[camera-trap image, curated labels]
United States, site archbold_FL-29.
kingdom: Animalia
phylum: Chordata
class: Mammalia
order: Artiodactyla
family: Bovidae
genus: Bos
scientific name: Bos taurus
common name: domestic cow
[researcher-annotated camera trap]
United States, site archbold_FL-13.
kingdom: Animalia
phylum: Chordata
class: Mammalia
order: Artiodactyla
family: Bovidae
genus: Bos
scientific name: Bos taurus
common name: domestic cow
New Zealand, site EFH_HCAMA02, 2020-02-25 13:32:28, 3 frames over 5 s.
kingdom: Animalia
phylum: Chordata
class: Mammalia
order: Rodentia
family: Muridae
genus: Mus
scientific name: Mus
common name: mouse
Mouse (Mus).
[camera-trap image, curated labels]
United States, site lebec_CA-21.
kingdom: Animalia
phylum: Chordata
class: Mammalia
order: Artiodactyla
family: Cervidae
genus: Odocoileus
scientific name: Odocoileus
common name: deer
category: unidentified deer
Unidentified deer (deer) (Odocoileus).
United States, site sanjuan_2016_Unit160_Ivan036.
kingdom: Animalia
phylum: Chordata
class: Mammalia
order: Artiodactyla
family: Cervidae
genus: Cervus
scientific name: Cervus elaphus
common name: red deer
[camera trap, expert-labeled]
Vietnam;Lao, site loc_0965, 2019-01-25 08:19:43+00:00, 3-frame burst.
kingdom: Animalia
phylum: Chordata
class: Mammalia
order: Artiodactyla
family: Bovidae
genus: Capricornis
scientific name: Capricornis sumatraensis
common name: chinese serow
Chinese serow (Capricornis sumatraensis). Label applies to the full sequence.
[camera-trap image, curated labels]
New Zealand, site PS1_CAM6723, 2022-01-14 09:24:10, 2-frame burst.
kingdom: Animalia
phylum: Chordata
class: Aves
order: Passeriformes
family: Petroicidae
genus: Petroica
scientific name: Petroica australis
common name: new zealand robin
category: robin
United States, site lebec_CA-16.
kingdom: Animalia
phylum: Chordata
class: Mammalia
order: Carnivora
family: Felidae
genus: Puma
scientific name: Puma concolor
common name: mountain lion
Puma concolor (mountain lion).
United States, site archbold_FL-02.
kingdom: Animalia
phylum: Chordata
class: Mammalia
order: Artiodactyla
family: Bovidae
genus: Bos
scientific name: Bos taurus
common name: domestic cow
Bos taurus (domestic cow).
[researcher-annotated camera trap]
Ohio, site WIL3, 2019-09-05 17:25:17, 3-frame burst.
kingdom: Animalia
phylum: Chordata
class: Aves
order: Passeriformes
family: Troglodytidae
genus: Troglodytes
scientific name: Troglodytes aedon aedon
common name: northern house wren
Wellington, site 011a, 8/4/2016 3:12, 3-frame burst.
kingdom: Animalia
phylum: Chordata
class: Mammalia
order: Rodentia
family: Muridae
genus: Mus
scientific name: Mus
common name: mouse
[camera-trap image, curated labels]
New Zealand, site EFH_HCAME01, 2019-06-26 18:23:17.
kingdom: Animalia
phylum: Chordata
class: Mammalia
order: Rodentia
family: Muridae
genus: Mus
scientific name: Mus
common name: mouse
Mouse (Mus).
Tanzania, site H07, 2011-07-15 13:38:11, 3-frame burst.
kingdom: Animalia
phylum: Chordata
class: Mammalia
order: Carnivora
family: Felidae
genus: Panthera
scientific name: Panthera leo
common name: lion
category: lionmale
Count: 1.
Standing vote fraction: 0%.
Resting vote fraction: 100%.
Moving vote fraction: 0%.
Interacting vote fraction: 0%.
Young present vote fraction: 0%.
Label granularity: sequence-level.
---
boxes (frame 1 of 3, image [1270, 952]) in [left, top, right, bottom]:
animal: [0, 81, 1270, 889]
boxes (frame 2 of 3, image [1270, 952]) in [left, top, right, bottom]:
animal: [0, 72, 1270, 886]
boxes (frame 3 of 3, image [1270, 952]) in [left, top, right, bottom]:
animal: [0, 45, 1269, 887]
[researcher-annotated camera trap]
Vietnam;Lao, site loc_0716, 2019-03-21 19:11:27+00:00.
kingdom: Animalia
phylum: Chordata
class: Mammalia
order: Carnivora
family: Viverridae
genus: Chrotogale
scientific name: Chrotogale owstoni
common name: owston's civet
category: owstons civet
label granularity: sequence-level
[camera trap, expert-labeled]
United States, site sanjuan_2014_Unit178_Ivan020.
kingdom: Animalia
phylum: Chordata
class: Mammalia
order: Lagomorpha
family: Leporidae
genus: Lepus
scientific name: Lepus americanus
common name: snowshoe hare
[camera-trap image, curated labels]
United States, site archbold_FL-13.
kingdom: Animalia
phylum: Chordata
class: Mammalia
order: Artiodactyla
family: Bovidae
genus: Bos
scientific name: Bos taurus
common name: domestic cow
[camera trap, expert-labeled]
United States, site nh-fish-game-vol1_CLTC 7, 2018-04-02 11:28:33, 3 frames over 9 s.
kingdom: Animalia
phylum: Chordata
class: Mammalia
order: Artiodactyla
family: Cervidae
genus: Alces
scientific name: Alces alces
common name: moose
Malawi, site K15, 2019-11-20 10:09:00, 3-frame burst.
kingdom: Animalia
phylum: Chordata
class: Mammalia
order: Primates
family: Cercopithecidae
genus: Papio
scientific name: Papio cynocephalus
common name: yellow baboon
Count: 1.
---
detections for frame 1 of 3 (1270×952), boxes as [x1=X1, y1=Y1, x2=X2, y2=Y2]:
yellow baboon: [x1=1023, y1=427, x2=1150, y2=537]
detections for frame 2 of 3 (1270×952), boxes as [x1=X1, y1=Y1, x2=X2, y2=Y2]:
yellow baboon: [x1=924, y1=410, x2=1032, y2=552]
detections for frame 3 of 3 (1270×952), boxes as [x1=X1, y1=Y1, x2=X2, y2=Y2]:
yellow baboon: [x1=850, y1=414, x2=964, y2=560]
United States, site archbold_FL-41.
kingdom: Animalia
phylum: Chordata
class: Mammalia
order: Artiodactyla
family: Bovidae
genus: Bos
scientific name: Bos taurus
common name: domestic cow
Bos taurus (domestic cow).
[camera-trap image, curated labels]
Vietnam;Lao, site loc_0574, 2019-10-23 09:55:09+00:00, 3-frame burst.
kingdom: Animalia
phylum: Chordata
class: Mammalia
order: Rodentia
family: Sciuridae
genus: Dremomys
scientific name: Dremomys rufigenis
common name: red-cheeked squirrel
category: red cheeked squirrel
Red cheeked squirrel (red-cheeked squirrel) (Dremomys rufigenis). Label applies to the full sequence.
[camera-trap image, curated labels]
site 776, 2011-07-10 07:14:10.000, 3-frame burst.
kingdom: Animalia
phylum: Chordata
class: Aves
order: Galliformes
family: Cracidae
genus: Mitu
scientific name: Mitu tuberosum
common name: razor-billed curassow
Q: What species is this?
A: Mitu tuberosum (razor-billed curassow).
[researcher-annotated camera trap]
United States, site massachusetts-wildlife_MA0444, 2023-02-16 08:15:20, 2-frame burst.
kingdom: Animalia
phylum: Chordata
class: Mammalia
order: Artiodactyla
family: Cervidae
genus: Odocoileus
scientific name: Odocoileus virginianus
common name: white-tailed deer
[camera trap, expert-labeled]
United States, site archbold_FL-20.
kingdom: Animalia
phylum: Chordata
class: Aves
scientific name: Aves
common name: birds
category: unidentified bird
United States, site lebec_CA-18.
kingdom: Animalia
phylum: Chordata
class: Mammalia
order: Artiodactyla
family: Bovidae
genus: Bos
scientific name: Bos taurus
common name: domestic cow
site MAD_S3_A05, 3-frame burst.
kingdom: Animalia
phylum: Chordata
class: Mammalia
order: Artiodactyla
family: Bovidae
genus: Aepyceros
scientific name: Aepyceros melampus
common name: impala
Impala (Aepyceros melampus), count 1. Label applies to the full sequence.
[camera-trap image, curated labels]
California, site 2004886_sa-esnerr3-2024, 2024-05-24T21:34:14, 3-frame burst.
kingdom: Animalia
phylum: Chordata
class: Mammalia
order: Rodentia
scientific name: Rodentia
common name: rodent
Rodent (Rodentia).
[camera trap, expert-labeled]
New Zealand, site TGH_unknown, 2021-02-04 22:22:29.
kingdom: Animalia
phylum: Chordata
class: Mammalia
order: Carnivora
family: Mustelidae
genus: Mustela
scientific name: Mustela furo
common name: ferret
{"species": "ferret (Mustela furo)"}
◆ ◆ ◆
▶ _ACTIVITY_
The lines in the entries above that carry the word "frames" must be copied.

▶ _OUTPUT FOR THIS TASK_
New Zealand, site EFH_HCAMA02, 2020-02-25 13:32:28, 3 frames over 5 s.
United States, site nh-fish-game-vol1_CLTC 7, 2018-04-02 11:28:33, 3 frames over 9 s.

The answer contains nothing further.